Breusch-Pagan Hypothesis Test:

plot(x = model_crime_backward$fitted.values, y = model_crime_backward$residuals)
abline(h = 0, col = "red")

bptest(model_crime_backward)
## 
##  studentized Breusch-Pagan test
## 
## data:  model_crime_backward
## BP = 13.51, df = 8, p-value = 0.09546
  • H0: The errors exhibit constant or homoscedastic spread.
  • H1: The errors do NOT exhibit constant spread, indicating heteroscedasticity.

After conducting the test, the resulting p-value is calculated to be 0.09546, which is greater than the common significance level (alpha) of 0.05. As a result, we do not have enough evidence to reject the H0. This suggests that the errors in model do exhibit a constant or homoscedastic spread, meeting the assumption of homoscedasticity.

Variance Inflation Factor (Multicollinearity)

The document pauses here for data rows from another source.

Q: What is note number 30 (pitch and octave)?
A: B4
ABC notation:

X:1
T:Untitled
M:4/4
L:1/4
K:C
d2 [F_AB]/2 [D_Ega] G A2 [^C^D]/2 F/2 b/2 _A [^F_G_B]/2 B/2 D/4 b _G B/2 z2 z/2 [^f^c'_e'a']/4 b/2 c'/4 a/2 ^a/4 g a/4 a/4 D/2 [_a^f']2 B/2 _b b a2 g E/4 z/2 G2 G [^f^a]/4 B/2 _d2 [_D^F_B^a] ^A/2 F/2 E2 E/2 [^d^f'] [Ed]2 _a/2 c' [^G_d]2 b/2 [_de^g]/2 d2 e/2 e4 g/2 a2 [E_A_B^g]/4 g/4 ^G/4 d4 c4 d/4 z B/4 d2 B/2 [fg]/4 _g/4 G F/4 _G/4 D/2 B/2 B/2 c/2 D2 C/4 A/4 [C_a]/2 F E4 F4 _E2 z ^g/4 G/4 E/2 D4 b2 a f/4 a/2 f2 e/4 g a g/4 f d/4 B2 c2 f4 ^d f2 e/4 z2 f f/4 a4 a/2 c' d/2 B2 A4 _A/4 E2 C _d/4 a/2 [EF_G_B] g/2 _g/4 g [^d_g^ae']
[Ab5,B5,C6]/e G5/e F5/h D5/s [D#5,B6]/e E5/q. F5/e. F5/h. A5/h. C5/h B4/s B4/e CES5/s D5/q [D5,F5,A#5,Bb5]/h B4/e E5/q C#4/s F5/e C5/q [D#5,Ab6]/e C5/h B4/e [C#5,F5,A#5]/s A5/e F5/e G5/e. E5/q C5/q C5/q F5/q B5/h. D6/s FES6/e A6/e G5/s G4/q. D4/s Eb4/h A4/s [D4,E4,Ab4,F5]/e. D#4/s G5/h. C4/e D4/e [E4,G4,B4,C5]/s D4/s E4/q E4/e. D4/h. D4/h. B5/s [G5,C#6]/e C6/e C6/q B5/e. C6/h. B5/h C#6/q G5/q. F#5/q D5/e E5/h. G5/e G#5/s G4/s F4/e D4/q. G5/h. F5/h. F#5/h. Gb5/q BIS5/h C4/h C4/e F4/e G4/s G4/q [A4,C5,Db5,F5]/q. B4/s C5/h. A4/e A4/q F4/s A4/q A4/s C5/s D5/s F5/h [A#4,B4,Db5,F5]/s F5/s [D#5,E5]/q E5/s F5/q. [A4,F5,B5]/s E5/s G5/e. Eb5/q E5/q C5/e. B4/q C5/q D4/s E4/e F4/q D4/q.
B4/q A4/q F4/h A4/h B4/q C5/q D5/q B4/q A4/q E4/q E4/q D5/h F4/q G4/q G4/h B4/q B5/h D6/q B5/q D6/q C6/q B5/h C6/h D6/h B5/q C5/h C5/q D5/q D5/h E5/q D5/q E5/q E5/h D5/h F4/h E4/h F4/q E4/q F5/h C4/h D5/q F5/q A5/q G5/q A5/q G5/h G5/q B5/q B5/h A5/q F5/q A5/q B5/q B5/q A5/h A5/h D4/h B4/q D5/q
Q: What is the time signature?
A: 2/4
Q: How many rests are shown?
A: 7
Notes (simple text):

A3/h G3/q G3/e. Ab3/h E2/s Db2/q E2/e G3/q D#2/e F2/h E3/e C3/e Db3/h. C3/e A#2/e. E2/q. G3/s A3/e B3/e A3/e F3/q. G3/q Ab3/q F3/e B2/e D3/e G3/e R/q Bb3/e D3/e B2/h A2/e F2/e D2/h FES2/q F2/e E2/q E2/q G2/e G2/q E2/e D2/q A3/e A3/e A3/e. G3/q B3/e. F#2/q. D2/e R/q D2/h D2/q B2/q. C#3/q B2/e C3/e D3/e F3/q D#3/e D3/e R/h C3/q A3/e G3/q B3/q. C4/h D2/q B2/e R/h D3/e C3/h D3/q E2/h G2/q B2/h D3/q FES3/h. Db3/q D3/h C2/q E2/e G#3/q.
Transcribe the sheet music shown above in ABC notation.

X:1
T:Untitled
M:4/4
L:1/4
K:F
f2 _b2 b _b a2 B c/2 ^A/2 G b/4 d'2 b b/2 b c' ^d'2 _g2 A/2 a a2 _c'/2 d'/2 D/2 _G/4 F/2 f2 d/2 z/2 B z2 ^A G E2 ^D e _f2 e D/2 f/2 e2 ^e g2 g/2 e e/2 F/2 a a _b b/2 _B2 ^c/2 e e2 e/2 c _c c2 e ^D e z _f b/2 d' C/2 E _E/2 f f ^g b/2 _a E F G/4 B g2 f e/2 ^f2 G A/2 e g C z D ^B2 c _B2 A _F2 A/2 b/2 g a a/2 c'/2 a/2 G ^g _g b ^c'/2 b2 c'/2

  • VIF > 10 suggest the presence of multicollinearity within the model.
  • VIF < 10 indicate the absence of multicollinearity within the model.
vif(model_crime_backward)
##      percent_m mean_education   police_exp60     m_per1000f   unemploy_m24 
##       2.131963       4.189684       2.560496       1.932367       4.360038 
##   unemploy_m39     inequality    prob_prison 
##       4.508106       3.731074       1.381879

In case, the VIF values calculated for all features are less than 10, which is a positive outcome. This signifies that model is free from multicollinearity, meaning that the predictor variables do not exhibit strong intercorrelations.

Conclusion

  • Crime rate prediction model has yielded several significant insights and observations. The began by preparing and exploring the dataset, transforming the ‘is_south’ variable into a factor for categorical analysis. Identified that the data contains no missing values, and during data wrangling, ensured its readiness for regression analysis.
  • Constructed multiple regression models, including a step-wise backward selection, which exhibited the best goodness of fit with an R-squared value of 74.44%. This model became choice for further analysis and prediction.
  • In the prediction phase, used the test data and calculated the Mean Absolute Error (MAE) and Mean Absolute Percentage Error (MAPE). The MAE value of 180.7295, in comparison to the data range, suggested that model’s errors were relatively small, making it a promising predictor.
  • The Shapiro-Wilk test confirmed that the errors in model were normally distributed. Additionally, the Breusch-Pagan test supported the presence of homoscedasticity, ensuring that the error variances were constant.
  • Lastly, verified that multicollinearity was not an issue in model, as indicated by Variance Inflation Factor (VIF) values below 10 for all features.